▶ **GIVEN TASK A**
Repeat everything in the excerpt on Starknet components from "Suppose that we" down to "your contract’s bytecode.", keeping every character unchanged.
▶ **GIVEN TASK B**
Answer these questions using the excerpt on Starknet components:
(i) According to the excerpt, what three things can a component contain?
(ii) Which attribute annotates the module that the component lives in?
(iii) What two fields does the ContractUpgraded struct declare?
▶ **GIVEN TASK C**
Take the excerpt on Starknet components further, picking up right after its final sentence.

▶ **SOURCE EXTRACT**

(begin)

Suppose that we now want to be able to upgrade this contract. Ideally, we won’t have to write the upgradability-related logic ourselves. That’s where components come in. A component is a separate module that can contain storage, events, and external functions. Unlike a contract, a component cannot be declared or deployed. Its logic will eventually be part of your contract’s bytecode.

Writing a Component

Now that we know what to expect, let’s examine the following (simplified) upgradability component:

// upgradable.cairo

#[starknet::interface]
trait IUpgradable<TContractState> {
    fn upgrade(ref self: TContractState, new_class_hash: ClassHash);
}

#[starknet::component]
mod upgradable {
    use starknet::ClassHash;
    use starknet::syscalls::replace_class_syscall;

    #[storage]
    struct Storage {
        current_implementation: ClassHash
    }

    #[event]
    #[derive(Drop, starknet::Event)]
    enum Event {
        ContractUpgraded: ContractUpgraded
    }

    #[derive(Drop, starknet::Event)]
    struct ContractUpgraded {
        old_class_hash: ClassHash,
        new_class_hash: ClassHash
    }

    #[embeddable_as(UpgradableImpl)]
    impl Upgradable<
        TContractState, +HasComponent<TContractState>
    > of super::IUpgradable<ComponentState<TContractState>> {
        fn upgrade(ref self: ComponentState<TContractState>, new_class_hash: ClassHash) {
            replace_class_syscall(new_class_hash).unwrap();
            let old_class_hash = self.current_implementation.read();
            self.emit(ContractUpgraded { old_class_hash, new_class_hash });
            self.current_implementation.write(new_class_hash);
        }
    }
}

Let’s examine what’s special in the above code:

The component module

The component lives in its own module, annotated with the #[starknet::component] attribute. Inside the component, the general structure is very similar to that of a regular contract. We see the Storage struct and the Event enum, followed by the component’s logic.

(end)

▶ **GIVEN DATA**
(begin)

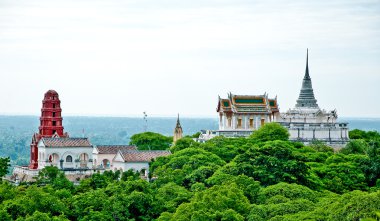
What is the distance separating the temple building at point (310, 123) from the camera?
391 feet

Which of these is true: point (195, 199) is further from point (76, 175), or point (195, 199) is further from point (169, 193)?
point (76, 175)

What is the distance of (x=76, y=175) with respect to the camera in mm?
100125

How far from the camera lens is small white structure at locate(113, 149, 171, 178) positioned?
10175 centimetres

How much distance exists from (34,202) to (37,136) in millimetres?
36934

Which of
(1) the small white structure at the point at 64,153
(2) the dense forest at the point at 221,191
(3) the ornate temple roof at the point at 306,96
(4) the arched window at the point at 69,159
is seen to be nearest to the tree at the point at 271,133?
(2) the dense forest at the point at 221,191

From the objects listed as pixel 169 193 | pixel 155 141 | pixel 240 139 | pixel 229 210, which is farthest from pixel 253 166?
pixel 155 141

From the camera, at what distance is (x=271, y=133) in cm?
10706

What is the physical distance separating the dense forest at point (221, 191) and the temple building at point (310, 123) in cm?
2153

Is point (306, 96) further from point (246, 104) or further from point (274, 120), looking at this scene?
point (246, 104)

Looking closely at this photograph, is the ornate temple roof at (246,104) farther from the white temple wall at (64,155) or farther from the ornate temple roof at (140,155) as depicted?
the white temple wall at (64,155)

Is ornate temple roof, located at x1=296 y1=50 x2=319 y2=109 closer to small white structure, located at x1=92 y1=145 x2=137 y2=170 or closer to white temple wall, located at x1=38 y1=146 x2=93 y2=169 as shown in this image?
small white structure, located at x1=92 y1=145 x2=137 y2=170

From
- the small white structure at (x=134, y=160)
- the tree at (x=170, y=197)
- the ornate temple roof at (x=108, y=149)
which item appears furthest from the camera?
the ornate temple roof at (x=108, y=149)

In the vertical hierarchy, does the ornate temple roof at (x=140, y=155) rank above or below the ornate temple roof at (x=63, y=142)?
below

(end)
(begin)

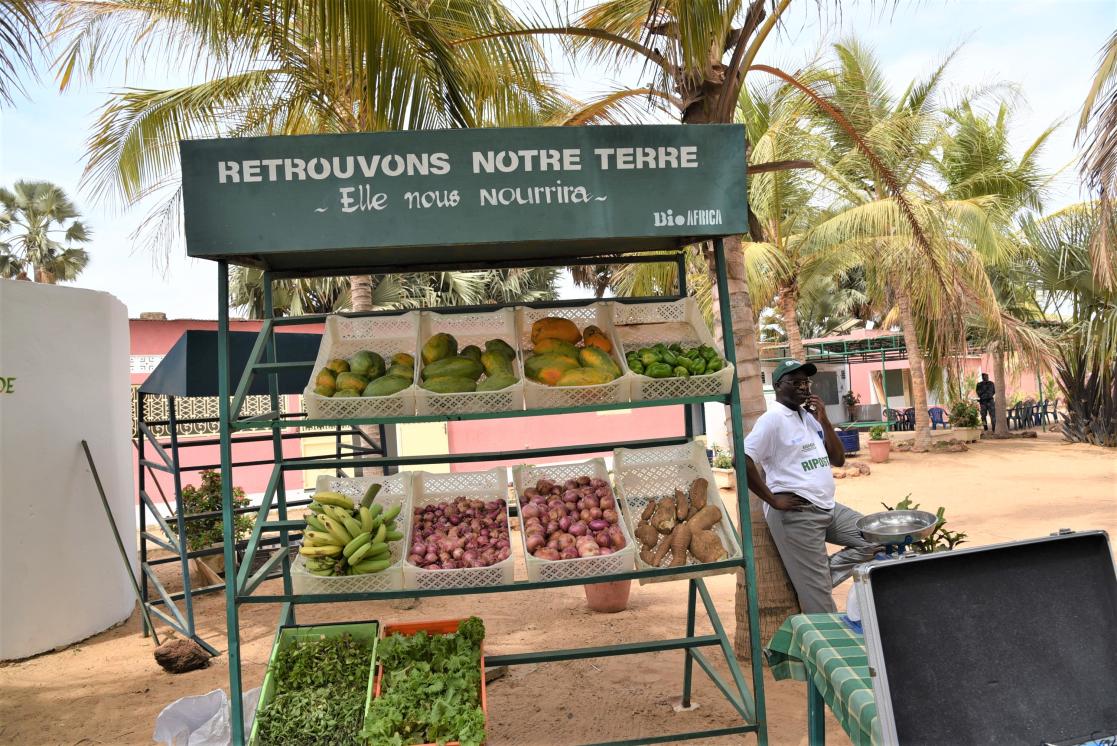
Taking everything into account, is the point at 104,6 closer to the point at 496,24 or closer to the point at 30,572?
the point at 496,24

(end)

▶ **RIGHT ANSWER A**
Suppose that we now want to be able to upgrade this contract. Ideally, we won’t have to write the upgradability-related logic ourselves. That’s where components come in. A component is a separate module that can contain storage, events, and external functions. Unlike a contract, a component cannot be declared or deployed. Its logic will eventually be part of your contract’s bytecode.

▶ **RIGHT ANSWER B**
(i) Storage, events, and external functions.
(ii) The #[starknet::component] attribute.
(iii) old_class_hash and new_class_hash.

▶ **RIGHT ANSWER C**
ComponentState vs. ContractState

One of the major differences from a regular smart contract is that access to storage and events is done via the generic ComponentState<TContractState> type and not ContractState. Note that while the type is different, accessing storage or emitting events is done similarly via self.storage_var_name.read() or self.emit(...).

Exposing the component’s logic

To expose the component’s logic, in a way that will add external functions to the using contract, we need to implement a #[starknet::interface] trait and mark the impl with [embeddable_as(<name>)], <name> is the name that we’ll be using in the contract. The functions in the impl expect the argument ref self: ComponentState<TContractState> (for external functions) or self: @ComponentState<TContractState> (for view functions), which makes the impl generic over TContractState. To see why we need a dependency over the HasComponent trait, see the appendix.

Using a component in a contract

We will now see how to use the upgradability component in our counter contract.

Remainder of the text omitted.